Before leaving he picked up Mally's sandal, holding it by a torn strap. The leather was darkly dappled with blood. He was interested in what was on the sole. He carried the sandal out of the cemetery and met Deputy McMullen coming down from the road.
"I wonder why this wasn't removed along with my daughter's remains?"
"Prob'ly they just overlooked it this morning."
"If you think it would be all right, Deputy, I'd like to take it with me."
"Much as it was your daughter's, can't see no reason why not." McMullen looked at the folded-over paper sack in Ramses's other hand but didn't say anything else. He was curious, though, when Ramses took time to study tire tracks both on and off the pea-gravel path.
Ramses retrieved his jacket from the sheriff's car. "Thank you for your kindness, Deputy."
"Well, it were a terrible thing happened, and I feel right sorry about it. Those pack dogs been a problem 'round these parts since I was a kid. Killed a old woman over to Palermo, let's see, four-five years ago, believe it was. Just have to track 'em down and shoot 'em."

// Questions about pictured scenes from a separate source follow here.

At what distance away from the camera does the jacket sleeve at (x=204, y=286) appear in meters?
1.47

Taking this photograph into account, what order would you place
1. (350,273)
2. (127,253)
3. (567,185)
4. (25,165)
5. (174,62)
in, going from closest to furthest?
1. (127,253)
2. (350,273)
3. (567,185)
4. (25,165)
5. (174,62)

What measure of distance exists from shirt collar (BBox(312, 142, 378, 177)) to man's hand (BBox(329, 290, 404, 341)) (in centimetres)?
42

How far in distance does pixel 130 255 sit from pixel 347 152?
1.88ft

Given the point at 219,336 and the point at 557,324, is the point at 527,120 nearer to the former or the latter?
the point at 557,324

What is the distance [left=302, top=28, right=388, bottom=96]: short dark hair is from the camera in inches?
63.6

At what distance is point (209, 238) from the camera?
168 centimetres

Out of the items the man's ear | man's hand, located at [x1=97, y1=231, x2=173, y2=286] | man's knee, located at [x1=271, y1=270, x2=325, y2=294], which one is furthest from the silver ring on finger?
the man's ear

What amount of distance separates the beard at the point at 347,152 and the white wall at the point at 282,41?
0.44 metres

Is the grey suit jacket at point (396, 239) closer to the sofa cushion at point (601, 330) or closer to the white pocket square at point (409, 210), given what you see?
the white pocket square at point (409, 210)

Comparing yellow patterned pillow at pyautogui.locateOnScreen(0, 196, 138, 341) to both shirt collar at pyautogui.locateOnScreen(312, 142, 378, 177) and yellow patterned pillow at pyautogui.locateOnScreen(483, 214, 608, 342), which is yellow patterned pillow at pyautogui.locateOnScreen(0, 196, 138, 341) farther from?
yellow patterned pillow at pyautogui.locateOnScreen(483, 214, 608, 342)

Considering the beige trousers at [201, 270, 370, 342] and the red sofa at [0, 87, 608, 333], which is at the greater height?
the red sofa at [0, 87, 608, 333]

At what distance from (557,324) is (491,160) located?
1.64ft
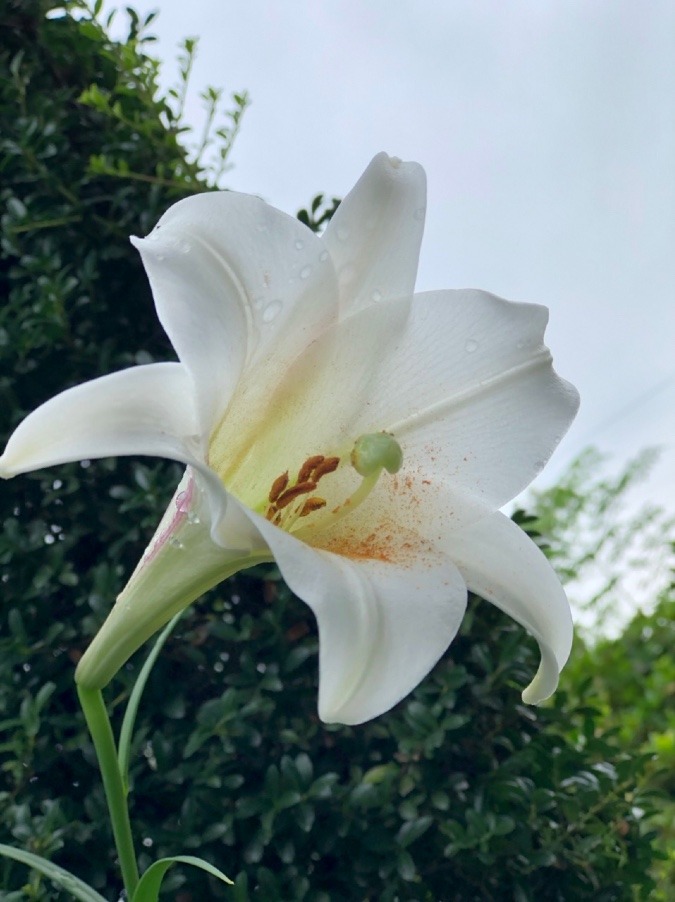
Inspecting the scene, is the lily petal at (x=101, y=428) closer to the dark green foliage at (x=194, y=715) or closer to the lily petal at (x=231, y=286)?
the lily petal at (x=231, y=286)

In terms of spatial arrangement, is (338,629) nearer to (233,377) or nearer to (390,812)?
(233,377)

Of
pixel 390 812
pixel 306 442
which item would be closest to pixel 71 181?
Answer: pixel 306 442

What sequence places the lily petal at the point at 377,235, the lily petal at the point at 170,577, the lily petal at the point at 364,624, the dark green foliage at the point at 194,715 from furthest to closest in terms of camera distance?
the dark green foliage at the point at 194,715 → the lily petal at the point at 377,235 → the lily petal at the point at 170,577 → the lily petal at the point at 364,624

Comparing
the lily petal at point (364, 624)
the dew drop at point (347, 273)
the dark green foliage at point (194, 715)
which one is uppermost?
the dew drop at point (347, 273)

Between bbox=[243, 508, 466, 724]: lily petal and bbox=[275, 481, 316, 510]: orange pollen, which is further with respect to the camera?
bbox=[275, 481, 316, 510]: orange pollen

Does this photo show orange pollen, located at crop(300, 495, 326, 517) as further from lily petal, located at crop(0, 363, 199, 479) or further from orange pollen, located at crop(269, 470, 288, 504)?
lily petal, located at crop(0, 363, 199, 479)

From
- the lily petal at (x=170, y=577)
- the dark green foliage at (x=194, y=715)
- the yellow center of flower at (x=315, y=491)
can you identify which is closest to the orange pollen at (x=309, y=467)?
the yellow center of flower at (x=315, y=491)

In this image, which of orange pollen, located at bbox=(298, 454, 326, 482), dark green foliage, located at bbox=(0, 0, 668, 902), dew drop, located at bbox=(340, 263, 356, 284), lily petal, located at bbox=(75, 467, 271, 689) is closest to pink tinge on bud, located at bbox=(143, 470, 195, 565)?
lily petal, located at bbox=(75, 467, 271, 689)
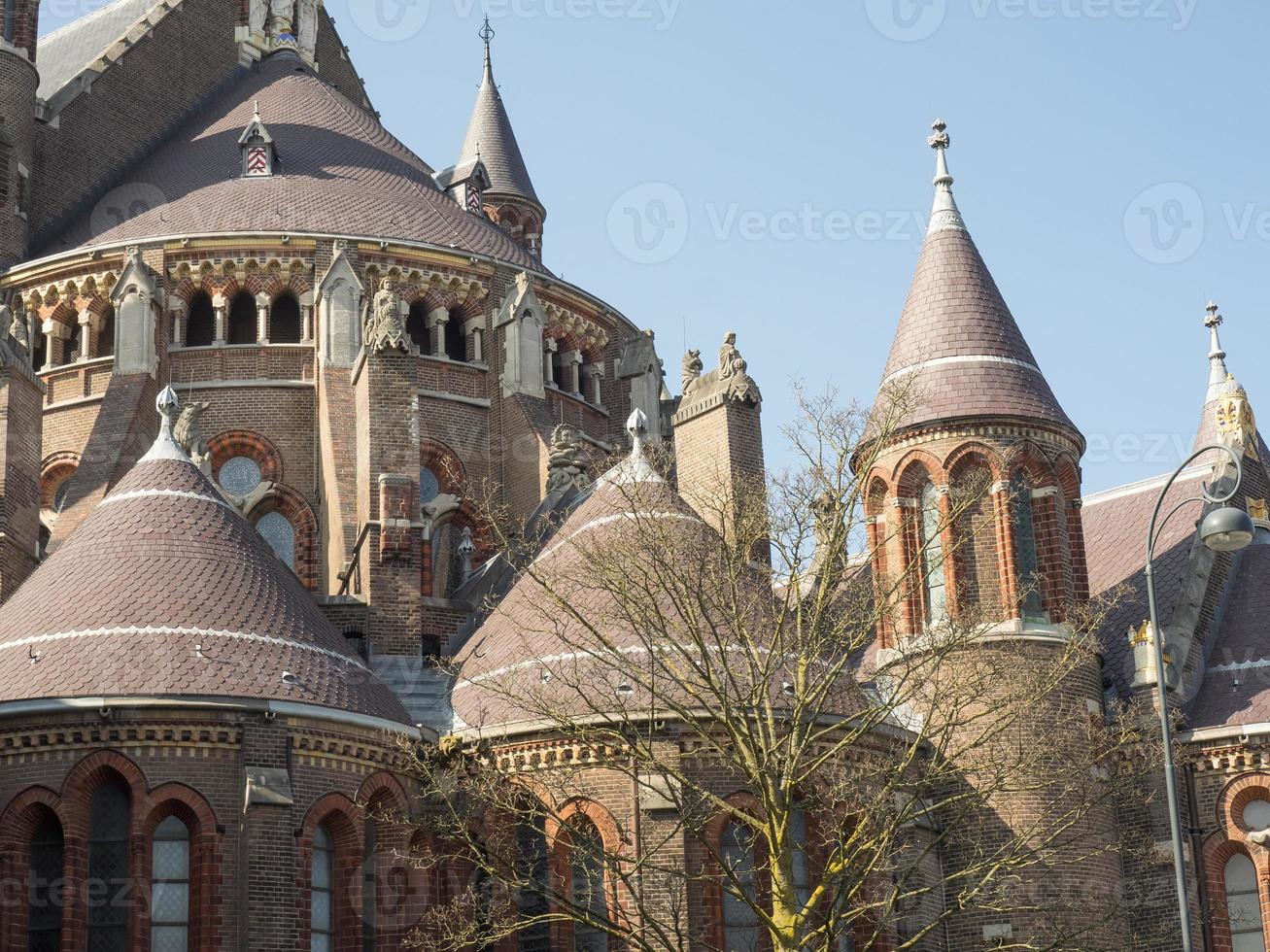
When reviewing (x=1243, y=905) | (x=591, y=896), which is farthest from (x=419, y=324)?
(x=1243, y=905)

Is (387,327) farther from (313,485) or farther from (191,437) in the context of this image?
(313,485)

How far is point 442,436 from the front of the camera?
44312 mm

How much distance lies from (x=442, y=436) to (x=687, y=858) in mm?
14397

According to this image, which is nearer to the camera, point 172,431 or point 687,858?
point 687,858

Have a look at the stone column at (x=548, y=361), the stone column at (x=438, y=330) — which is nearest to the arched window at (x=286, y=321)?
the stone column at (x=438, y=330)

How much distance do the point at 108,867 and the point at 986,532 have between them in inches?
635

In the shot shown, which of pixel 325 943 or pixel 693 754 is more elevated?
pixel 693 754

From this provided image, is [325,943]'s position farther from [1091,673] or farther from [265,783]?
[1091,673]

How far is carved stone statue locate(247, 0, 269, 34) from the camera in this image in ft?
181

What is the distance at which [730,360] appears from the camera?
4119 cm

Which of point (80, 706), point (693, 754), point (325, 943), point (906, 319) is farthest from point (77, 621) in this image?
point (906, 319)

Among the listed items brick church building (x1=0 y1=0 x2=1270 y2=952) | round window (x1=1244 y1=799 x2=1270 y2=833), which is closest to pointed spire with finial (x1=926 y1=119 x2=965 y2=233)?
brick church building (x1=0 y1=0 x2=1270 y2=952)

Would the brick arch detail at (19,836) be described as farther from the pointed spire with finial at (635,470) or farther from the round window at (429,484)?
the round window at (429,484)

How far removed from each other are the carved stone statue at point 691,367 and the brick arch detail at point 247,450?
26.8 feet
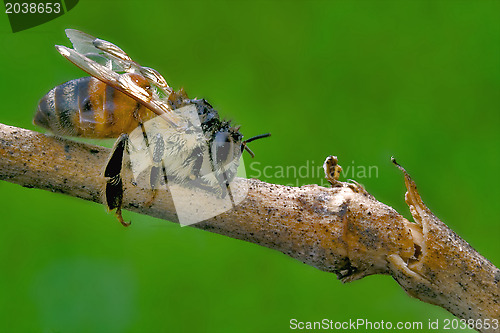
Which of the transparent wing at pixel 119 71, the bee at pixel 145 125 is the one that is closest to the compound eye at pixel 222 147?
the bee at pixel 145 125

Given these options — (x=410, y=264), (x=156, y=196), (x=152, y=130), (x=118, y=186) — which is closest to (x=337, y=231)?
(x=410, y=264)

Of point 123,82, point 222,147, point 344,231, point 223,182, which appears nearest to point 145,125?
point 123,82

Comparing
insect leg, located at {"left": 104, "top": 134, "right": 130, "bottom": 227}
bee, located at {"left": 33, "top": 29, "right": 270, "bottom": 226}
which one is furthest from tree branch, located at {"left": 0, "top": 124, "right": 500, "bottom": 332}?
bee, located at {"left": 33, "top": 29, "right": 270, "bottom": 226}

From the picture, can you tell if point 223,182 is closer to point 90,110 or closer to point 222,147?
point 222,147

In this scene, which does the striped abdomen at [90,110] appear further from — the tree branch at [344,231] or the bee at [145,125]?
the tree branch at [344,231]

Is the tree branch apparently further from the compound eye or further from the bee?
the compound eye

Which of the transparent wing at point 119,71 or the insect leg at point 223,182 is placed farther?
the transparent wing at point 119,71
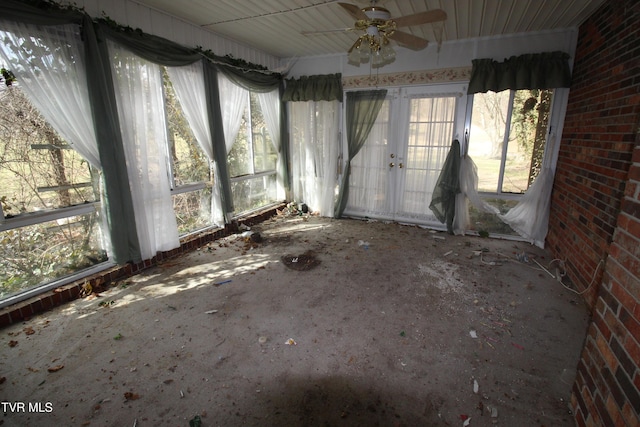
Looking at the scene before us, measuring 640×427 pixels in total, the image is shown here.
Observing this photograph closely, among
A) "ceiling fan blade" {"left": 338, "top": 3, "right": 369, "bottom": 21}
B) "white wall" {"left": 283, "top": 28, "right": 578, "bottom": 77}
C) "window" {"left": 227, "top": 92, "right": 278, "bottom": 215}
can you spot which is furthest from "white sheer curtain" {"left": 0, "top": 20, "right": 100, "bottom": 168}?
"white wall" {"left": 283, "top": 28, "right": 578, "bottom": 77}

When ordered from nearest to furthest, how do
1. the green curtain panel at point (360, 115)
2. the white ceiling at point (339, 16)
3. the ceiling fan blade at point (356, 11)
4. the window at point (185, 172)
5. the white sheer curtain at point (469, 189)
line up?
the ceiling fan blade at point (356, 11) < the white ceiling at point (339, 16) < the window at point (185, 172) < the white sheer curtain at point (469, 189) < the green curtain panel at point (360, 115)

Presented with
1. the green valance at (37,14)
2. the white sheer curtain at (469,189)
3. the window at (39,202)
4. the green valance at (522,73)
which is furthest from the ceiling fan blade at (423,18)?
the window at (39,202)

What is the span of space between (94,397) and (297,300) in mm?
1485

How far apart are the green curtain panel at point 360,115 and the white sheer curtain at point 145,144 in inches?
105

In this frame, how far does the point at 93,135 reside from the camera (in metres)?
2.65

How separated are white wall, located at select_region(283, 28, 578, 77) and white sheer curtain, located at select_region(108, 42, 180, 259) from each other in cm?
270

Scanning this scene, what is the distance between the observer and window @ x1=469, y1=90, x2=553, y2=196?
3.82 m

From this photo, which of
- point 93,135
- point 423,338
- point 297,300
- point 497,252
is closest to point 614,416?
point 423,338

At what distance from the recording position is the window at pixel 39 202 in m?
2.34

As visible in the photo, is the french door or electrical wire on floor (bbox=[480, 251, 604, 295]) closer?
electrical wire on floor (bbox=[480, 251, 604, 295])

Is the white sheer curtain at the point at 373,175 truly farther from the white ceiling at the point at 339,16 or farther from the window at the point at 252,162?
the window at the point at 252,162

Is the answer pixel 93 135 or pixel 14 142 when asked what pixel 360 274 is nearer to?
pixel 93 135

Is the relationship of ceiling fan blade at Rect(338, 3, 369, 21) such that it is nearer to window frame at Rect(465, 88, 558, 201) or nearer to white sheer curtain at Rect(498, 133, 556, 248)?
window frame at Rect(465, 88, 558, 201)

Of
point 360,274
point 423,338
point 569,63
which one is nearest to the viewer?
point 423,338
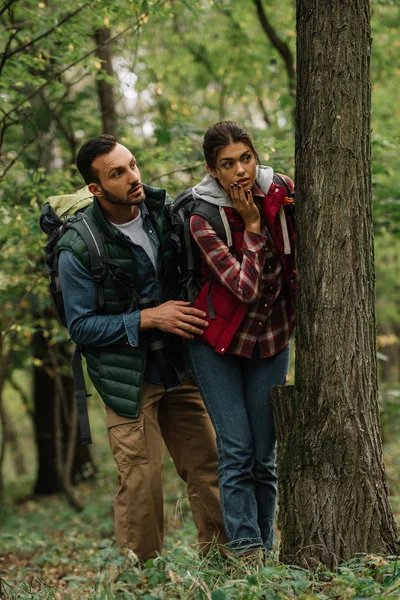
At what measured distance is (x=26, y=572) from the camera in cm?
559

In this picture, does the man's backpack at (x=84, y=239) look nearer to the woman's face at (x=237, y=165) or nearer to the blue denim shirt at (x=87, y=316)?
the blue denim shirt at (x=87, y=316)

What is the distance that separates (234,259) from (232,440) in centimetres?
101

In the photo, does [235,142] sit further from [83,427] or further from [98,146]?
[83,427]

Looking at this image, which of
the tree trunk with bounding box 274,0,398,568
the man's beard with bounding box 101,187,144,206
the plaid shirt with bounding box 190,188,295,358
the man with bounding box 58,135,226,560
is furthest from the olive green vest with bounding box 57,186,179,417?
the tree trunk with bounding box 274,0,398,568

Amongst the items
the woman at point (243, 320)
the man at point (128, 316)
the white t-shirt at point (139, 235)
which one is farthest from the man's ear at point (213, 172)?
the white t-shirt at point (139, 235)

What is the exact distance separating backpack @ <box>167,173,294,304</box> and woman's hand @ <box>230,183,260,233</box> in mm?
119

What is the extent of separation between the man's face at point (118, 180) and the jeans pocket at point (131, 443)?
1295 mm

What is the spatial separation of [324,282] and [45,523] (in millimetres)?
7297

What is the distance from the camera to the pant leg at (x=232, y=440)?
143 inches

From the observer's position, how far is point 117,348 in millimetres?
3906

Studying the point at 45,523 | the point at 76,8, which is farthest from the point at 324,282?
the point at 45,523

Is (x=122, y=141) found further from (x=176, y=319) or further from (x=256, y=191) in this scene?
(x=176, y=319)

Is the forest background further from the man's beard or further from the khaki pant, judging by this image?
the man's beard

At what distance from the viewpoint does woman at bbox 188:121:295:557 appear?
3.56 metres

Ramses nodded, looking as if the heat and horror of what had befallen Mally had worn away his defenses. There was a trudge to his step as he went up to the road and beckoned Eddie Paradise Galphin over for a brief conversation. McMullen watching and thinking that here was some nigger all right; not like any other buck or uncle he had run across in Evening Shade or the military service. If there was a difference to most of them it was the difference between dirt and mud in McMullen's estimation; but Ramses had disturbed this complacent equation in the deputy's brain and he wasn't happy with the suspicion that forevermore he might have to deal with it.
Every place of business in Evening Shade was shut tight on Sundays except for the Tropical Breeze ice-cream stand that was open summers only and Pee-Wee's Good Eats, both across the road from the brick factory where eighty-odd local people were employed making Hanes-brand underwear. Pee-Wee almost never closed except for Christmas day; he lived in two rooms in the back of his café and if you were hungry at two a.m. you could go around and rap on the back door and if he knew you and thought you might have some fresh gossip to reward him, Pee-Wee would get up and put the coffee on.